A new bill to change the Simplified Sellers Use Tax — generally known as the online sales tax — has been filed, this one focusing on goods and foods picked up at local stores and restaurants via delivery services.
Currently, purchases made at a local restaurant through an app such as DoorDash or UberEats are subject to the 8% SSUT, the same as an online retail purchase from a company based outside the state. But the same meal bought in person at the restaurant is subject to the traditional state and local communities’ sales taxes, which combined are often a bit higher than that 8% SSUT.
However, SSUT and traditional sales taxes are distributed differently. For several years, advocates for local governments have said they lose money on SSUT, and local retailers are at a disadvantage because they have to charge a higher tax rate — 9.3% is the state average — than their out-of-state online competitors.
Now, House Bill 364 by Rep. James Lomax, R-Huntsville, would take local deliveries out of the SSUT system and apply the local and state sales tax rates to them. In Huntsville, the combined sales tax is 9%.

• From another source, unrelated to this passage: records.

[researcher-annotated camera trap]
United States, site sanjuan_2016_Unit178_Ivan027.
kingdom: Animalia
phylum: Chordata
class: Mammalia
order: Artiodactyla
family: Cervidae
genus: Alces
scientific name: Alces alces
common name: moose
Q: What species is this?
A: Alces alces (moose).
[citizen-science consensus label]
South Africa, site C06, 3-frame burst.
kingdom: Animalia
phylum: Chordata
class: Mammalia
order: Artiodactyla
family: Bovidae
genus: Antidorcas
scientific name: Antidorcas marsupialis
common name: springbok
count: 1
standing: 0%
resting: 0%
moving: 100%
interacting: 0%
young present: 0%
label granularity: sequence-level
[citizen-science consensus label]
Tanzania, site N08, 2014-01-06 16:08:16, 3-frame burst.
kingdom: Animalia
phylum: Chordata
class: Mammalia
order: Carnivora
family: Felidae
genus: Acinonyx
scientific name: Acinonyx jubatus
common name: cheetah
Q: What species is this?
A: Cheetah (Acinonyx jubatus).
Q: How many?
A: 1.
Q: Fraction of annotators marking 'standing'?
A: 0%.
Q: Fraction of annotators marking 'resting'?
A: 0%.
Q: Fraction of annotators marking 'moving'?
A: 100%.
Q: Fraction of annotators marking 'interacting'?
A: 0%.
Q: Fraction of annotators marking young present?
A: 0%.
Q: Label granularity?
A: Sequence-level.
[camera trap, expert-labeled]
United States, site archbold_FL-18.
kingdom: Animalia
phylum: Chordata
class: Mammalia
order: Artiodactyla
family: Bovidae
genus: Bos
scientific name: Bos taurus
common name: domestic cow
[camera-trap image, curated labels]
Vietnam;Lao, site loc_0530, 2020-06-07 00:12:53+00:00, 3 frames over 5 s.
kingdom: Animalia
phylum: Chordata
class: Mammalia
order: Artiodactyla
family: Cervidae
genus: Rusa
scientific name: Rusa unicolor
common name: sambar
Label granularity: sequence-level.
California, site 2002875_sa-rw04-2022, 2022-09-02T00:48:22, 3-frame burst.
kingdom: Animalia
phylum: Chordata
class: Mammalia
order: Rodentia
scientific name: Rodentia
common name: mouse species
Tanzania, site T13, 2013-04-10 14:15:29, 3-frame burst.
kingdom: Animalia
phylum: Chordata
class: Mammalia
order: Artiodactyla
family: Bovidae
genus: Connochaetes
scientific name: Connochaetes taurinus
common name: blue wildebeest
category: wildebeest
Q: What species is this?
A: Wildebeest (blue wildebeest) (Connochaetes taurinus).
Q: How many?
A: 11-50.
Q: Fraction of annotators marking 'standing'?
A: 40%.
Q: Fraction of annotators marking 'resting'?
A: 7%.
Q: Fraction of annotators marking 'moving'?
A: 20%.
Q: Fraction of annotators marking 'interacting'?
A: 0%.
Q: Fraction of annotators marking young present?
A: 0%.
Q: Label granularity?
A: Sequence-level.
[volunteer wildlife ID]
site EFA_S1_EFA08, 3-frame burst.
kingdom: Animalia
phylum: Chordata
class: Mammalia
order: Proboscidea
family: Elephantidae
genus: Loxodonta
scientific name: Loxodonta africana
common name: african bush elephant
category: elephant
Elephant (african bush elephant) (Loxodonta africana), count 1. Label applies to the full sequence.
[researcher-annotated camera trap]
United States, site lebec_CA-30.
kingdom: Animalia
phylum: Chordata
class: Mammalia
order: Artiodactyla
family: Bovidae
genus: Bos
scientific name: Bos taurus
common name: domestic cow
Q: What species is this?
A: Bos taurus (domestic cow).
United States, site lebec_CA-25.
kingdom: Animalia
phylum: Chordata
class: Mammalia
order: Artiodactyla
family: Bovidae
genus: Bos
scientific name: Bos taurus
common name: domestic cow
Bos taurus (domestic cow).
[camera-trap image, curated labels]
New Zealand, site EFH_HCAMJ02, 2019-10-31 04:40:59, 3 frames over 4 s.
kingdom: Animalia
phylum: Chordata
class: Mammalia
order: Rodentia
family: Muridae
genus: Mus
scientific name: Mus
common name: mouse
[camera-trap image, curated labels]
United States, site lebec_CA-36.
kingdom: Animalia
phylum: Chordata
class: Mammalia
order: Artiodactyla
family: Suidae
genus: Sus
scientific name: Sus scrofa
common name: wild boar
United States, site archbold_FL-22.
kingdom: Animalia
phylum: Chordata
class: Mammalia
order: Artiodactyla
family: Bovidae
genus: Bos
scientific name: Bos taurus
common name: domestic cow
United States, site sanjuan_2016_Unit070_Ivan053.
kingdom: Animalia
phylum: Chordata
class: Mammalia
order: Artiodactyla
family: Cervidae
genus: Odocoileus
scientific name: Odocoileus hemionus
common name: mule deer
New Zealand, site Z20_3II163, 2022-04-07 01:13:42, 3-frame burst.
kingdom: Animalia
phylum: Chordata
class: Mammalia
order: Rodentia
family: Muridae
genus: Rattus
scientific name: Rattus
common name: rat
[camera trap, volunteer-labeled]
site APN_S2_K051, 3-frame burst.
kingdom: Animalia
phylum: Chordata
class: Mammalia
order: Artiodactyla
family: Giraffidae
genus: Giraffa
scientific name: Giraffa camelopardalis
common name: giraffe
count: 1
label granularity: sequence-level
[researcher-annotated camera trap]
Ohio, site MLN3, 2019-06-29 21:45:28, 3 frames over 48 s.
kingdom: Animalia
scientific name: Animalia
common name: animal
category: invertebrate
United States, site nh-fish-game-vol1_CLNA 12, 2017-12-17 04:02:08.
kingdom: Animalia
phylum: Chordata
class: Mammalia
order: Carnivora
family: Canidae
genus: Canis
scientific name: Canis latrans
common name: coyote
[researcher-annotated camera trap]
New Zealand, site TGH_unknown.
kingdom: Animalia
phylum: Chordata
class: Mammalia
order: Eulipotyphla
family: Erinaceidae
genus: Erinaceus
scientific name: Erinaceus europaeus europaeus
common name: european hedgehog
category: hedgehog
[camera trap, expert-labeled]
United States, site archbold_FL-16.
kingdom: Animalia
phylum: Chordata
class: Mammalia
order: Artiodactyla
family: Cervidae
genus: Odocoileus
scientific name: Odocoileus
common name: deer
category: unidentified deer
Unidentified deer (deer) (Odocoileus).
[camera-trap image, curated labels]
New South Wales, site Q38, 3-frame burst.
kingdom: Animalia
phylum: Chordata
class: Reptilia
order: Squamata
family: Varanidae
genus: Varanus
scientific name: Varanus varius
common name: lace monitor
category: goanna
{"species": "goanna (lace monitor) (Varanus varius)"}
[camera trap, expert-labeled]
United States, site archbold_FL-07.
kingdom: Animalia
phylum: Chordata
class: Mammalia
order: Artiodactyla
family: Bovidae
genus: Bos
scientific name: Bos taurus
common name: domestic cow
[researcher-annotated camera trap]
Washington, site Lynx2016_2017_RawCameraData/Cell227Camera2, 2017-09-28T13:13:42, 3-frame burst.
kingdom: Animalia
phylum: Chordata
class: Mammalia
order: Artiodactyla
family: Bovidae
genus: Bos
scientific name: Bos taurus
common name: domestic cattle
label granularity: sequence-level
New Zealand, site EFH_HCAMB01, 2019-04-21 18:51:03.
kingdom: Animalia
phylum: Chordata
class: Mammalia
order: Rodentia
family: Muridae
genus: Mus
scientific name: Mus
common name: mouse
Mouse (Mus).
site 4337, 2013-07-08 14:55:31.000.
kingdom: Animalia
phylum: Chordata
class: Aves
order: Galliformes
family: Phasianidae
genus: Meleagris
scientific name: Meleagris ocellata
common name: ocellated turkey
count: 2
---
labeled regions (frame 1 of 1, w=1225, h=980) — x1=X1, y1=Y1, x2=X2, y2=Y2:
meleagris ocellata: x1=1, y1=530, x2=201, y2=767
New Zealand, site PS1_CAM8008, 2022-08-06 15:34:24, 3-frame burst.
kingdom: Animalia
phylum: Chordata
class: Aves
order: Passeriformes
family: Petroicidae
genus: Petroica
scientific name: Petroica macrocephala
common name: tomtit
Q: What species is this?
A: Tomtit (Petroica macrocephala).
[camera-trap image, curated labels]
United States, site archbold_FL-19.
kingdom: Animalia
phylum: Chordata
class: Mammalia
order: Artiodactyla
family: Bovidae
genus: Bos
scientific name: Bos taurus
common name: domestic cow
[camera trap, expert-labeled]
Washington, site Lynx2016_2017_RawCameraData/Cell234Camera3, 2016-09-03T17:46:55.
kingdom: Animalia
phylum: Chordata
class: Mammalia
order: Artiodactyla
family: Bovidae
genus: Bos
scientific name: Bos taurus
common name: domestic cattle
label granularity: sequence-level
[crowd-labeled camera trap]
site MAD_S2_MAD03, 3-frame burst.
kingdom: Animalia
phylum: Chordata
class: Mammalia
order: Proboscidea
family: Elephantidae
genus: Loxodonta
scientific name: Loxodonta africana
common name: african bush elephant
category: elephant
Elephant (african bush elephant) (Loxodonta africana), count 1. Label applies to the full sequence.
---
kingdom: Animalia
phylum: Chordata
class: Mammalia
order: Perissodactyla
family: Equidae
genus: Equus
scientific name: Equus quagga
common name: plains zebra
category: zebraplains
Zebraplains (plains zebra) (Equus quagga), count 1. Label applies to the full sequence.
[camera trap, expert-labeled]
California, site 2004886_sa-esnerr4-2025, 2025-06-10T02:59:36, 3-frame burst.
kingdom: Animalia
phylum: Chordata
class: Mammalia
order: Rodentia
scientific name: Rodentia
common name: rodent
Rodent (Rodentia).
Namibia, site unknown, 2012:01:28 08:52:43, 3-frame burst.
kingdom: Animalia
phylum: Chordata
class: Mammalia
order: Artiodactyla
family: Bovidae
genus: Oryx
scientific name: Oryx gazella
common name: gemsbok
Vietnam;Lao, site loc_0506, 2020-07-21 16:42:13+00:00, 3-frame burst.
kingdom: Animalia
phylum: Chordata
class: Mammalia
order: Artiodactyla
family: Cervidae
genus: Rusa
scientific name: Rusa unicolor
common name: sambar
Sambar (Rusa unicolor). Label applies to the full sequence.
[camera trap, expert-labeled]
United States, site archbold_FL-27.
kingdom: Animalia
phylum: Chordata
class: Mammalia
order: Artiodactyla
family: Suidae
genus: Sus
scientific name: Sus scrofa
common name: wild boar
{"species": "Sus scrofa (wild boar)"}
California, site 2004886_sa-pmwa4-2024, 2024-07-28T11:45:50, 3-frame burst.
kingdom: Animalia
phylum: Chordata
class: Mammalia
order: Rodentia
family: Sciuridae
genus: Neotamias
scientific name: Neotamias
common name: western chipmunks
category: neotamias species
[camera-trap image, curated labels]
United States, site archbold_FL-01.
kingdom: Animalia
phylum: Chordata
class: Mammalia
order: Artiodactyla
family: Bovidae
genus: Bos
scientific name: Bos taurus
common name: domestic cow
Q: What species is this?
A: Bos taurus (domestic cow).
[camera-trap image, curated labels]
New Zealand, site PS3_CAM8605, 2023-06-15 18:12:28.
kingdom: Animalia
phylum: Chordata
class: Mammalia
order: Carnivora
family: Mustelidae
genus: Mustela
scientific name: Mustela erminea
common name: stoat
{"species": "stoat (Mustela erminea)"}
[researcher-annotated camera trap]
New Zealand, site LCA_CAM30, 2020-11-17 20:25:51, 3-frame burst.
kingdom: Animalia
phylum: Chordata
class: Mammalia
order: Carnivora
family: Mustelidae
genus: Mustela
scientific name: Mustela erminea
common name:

“Your local Chick-fil-A, Walmart, your local mom and pop store, they’re taxed at a local tax rate, so that tax revenue goes back into whatever community you’re in to pay for infrastructure, schools, managing government, everything you can imagine,” Lomax told IAP on Monday. “But in Alabama, if you order from a local restaurant or store through a delivery app like DoorDash, UberEATS, GrubHub, any of these … because the way our SSUT is formulated currently, it’s treated as an out-of-state online sale.
“So even though a local business prepares your order, a local driver carries it and local roads are used to deliver it to you, your tax dollars get routed up and into SSUT, which then gets dealt out and gazillion different ways to things that are not your local city government and where that business is a beneficiary of all that infrastructure that local tax dollars paid for.”
Lomax’s bill was filed in late February and assigned to the House General Fund committee.
“We are working closely with (the Alabama Department of Revenue) to understand any impact this legislation could have on the overall SSUT current structure, beyond the scope of this bill,” committee chairman Rep. Rex Reynolds, R-Hazel Green, said Monday.
An effort to raise the SSUT died last year amid opposition from Republicans who didn’t want to raise a tax, even if it put it on par with the tax paid on purchases made in person.
Currently, 50% of the SSUT revenue collected goes to the state where it is further split, 75% to the state General Fund and 25% to the Education Trust Fund. The other half is split among local governments, 40% to counties on a population basis and 60% to municipalities on a population basis.
Lomax said he knows some people will call his bill a tax increase.
“It’s not, it’s a tax loophole that we’re adjusting,” he said.